Cordero helped usher in the Green Port Policy that the port formalized in January 2005, sealing his reputation as a leader who can bring together different stakeholders or constituencies when it came to economic and environmental sustainability. “Our motto was Grow Green,” he notes. “Back then, in 2004-’05, a lot of naysayers in the industry felt that if you try to do both, it will negatively impact business operations. Looking back, that of course, as I thought then, was not to be the case.” The League of California Cities bestowed Cordero an environmental award in 2007 (the same year the Mexican-American Bar Association named him Attorney of the Year). And still, after two decades of operating under the Green Port Policy, the Port of Long Beach ranks second in the U.S. when it comes to container moves. (The Port of Los Angeles is No. 1.) “It’s not only Grow Green, but we are also a growth leader,” Cordero says. “We eventually laid out a model for ports around the world.”

Some of those ports in the U.S. would not mind cutting into Long Beach’s trade action. “We recognize that we have to have a competitive edge in terms of competing with other gateways in the U.S. lobbying for a piece of the Asian-Transpacific cargo moves,” concedes Cordero, who during his early days in the industry became “intrigued” by “the whole issue of commerce and international trade.” He plunged into examining globalization, especially as it related to economic partnerships with Asian countries. His self-education, coupled with the port’s economic and environmental successes, led to President Barack Obama appointing Cordero to the Federal Maritime Commission, which he chaired from April 2013 to January 2017.

The FMC experience “gave me context into the high levels of Washington, D.C.,” he says. “That leadership really put the Port of Long Beach on the national front. I am very proud of that history.” It was forged by Cordero’s ability to get local residents, environmentalists, union workers, terminal operators, cargo owners, international shipping companies, transportation entities and government regulators to all buy in to the port’s vision when it came to what had previously been viewed as polar opposites: trade growth and environmental sustainability. “We had to educate the community about the importance of international trade, not only as a job producer, but every household is a beneficiary of international trade,” Cordero says. “And number two, the Port of Long Beach was serious about exploring ways we can further sustainable development.”
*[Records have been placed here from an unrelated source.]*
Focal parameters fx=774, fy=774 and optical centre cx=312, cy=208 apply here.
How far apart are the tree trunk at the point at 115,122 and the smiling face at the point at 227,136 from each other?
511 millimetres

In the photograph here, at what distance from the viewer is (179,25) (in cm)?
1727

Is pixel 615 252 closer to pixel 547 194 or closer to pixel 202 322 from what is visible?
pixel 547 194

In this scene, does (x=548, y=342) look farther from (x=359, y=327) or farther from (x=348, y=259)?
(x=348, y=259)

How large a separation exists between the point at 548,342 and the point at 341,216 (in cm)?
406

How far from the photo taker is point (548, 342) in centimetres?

He points with pride to “a tremendous monetary investment” the port has made to mitigate air and water pollution. “We moved forward to introduce and put in place shore power, which is also known as cold ironing,” he says. “An investment in excess of $180 million resulted in international vessels coming to port and hooking up to the electrical infrastructure as opposed to burning bunker fuel, or what they call hoteling. The way it [previously] looked at the port was that the vessels were emitting black smoke while they were here. Not much more changed dynamically until, on the international front and the state level, the implementation of standards requiring environmentally friendly fuels and the getting away from the common use of bunker fuel, which was the worst kind to use as far as the diesel infrastructure.”

Cordero is pleased with where the port is in terms of achieving the goals of the Green Port Policy. Referring to the marketing spin that makes a supposedly green entity sound more focused on sustainability than it really is, Cordero conceded, “Many thought in the environmental community, and I don’t blame them, that we were just greenwashing here. Obviously, we did more than greenwashing. … Mitigating harmful emissions—we’ve done that. In 10 years we have reduced particulate matter 88 percent, noxious emissions 57 percent, and we’ve reduced sock emissions at a level of 97 percent. Those are astounding numbers in terms of what we did.”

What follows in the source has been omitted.